> [İncelenecek metin]:
———

Dêsım’in üzerinde kirli hesaplar peşinde olan odaklar azmış, yetmezmiş gibi bir de Ermenicilik adı altında yeni bir güruhla karşı karşıyayız. Aslında bu güruhun yabancısı değiliz ama görünen yanıyla bazı Dêsımliler de bu güruhun mesnetsiz girişimlerine çanak tutmaya soyunmuşlar. Bunlardan biri de Kazım Gündoğan’dır. Kazım Gündoğan‘ın yayınladığı ‘Keşişin Torunları Dersim Ermenileri’ adlı kitabın içindeki iddiaları ve ‘tarihçilik’ incilerini görünce, doğrusu beklediğimden fazla Ermeni misyonerlerin planlarına amade gördüm Gündoğan’ı. Gündoğan beyin bu amade çalışmasından bazı bölümlere değinmeyi de zorunluluk gördüm.

———

> [Mevcut veriler]:
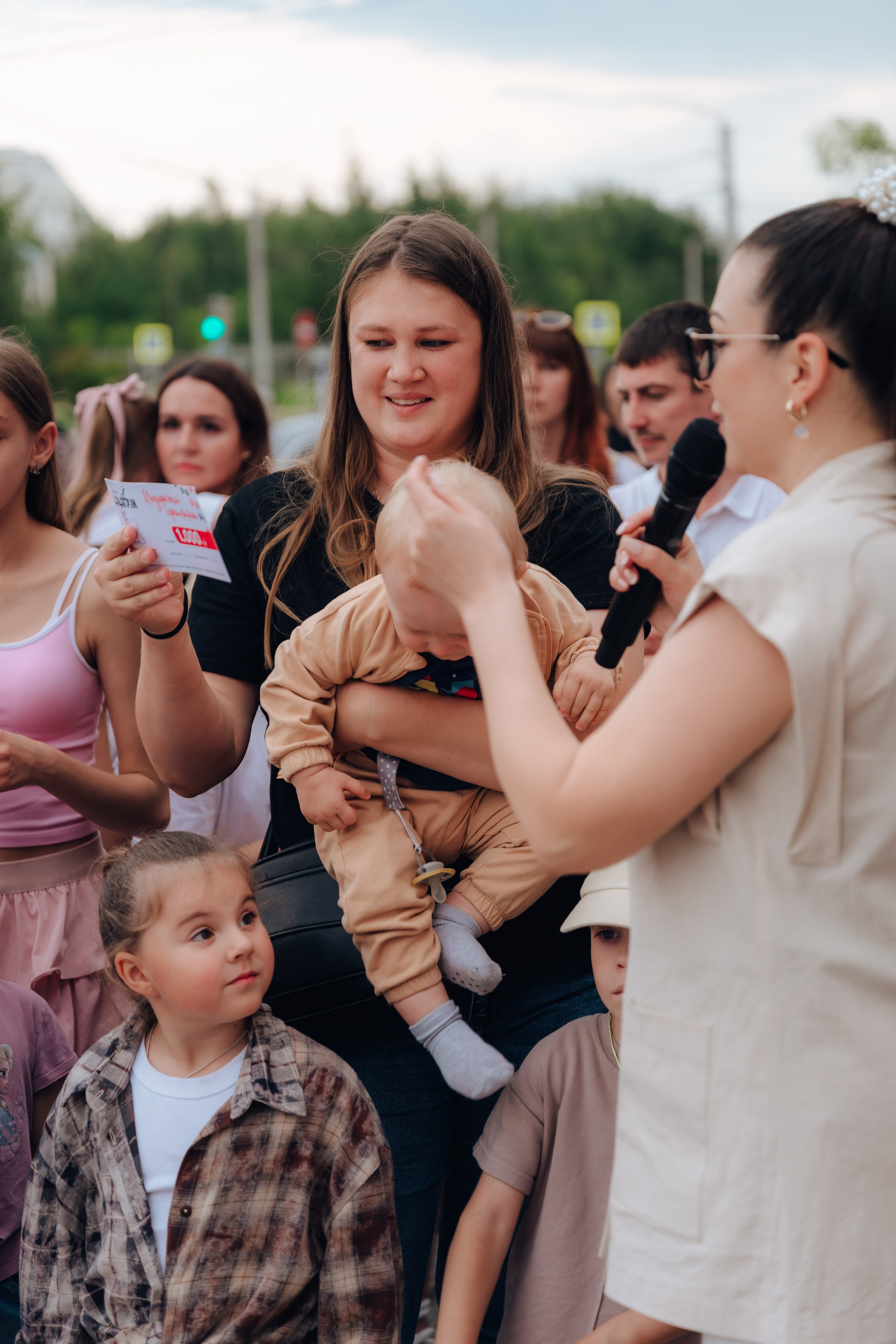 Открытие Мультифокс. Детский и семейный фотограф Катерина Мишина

———

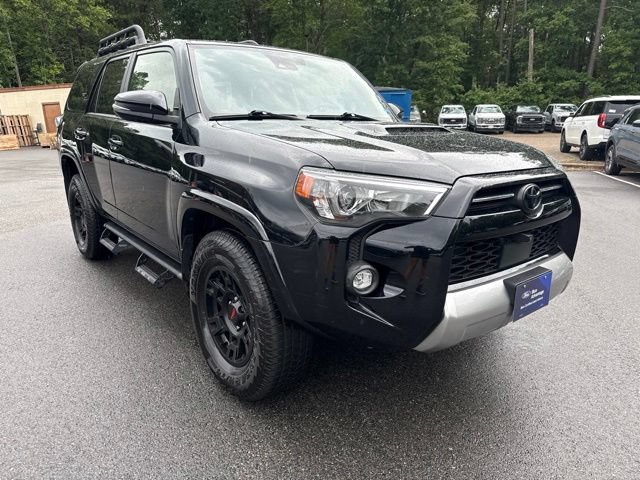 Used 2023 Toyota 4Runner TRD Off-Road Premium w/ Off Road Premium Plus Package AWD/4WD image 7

———

> [Verilen görev 1]: Dêsım hakkındaki metinde "Dêsım’in üzerinde kirli" sözleriyle başlayıp "de zorunluluk gördüm." sözleriyle biten bölümü hiç değiştirmeden kopyalayın.
> [Verilen görev 2]: Dêsım hakkındaki metnin son cümlesinden sonra gelecek bölümünü yazarak metni sürdürün.

> [Görevin cevabı 1]:
Dêsım’in üzerinde kirli hesaplar peşinde olan odaklar azmış, yetmezmiş gibi bir de Ermenicilik adı altında yeni bir güruhla karşı karşıyayız. Aslında bu güruhun yabancısı değiliz ama görünen yanıyla bazı Dêsımliler de bu güruhun mesnetsiz girişimlerine çanak tutmaya soyunmuşlar. Bunlardan biri de Kazım Gündoğan’dır. Kazım Gündoğan‘ın yayınladığı ‘Keşişin Torunları Dersim Ermenileri’ adlı kitabın içindeki iddiaları ve ‘tarihçilik’ incilerini görünce, doğrusu beklediğimden fazla Ermeni misyonerlerin planlarına amade gördüm Gündoğan’ı. Gündoğan beyin bu amade çalışmasından bazı bölümlere değinmeyi de zorunluluk gördüm.

> [Görevin cevabı 2]:
Ermenilerin “yeni tarihçisinin” iddialarına geçmeden önce şunu belirteyim. Milliyetçilik, ırkçılık çağın vebası gibidir. Toplumların özgün, özgür yaşam taleplerini hayata geçirme isteği olarak başlar. Asimilasyon ve sömürünün bir toplumun doğal yapısını yok etmesinin önünde set olmak gibi çok doğal bir insani refleks olarak adlandırılır. Bir süre sonra, güç sahibi olduğunda, nasıl olduğunu kimse anlamadan kendisine zulmedenin zulmünden kopyalanmış gibi başkalarına zulmetmeye başlarlar. İnkârda, iftirada sınır tanımazlar. Bunları anlamak zor değil, dünyanın her yerinde tanıdıktırlar. Anlaşılması zor olan bir bireyin kendi toplumuna dayatılan ahlaksız, edepsiz iftiralara destek sunan hatta bu desteği ‘tarihten belge’ diye saçma sapan uyduruk düzmecelerle kanıtlamaya çalışanlardır. Bu anlamda, Kazım Gündoğan anlaşılması zor olan Dêsımlilerden biridir. Kazım Gündoğan’ın neşriyatlarına bakalım.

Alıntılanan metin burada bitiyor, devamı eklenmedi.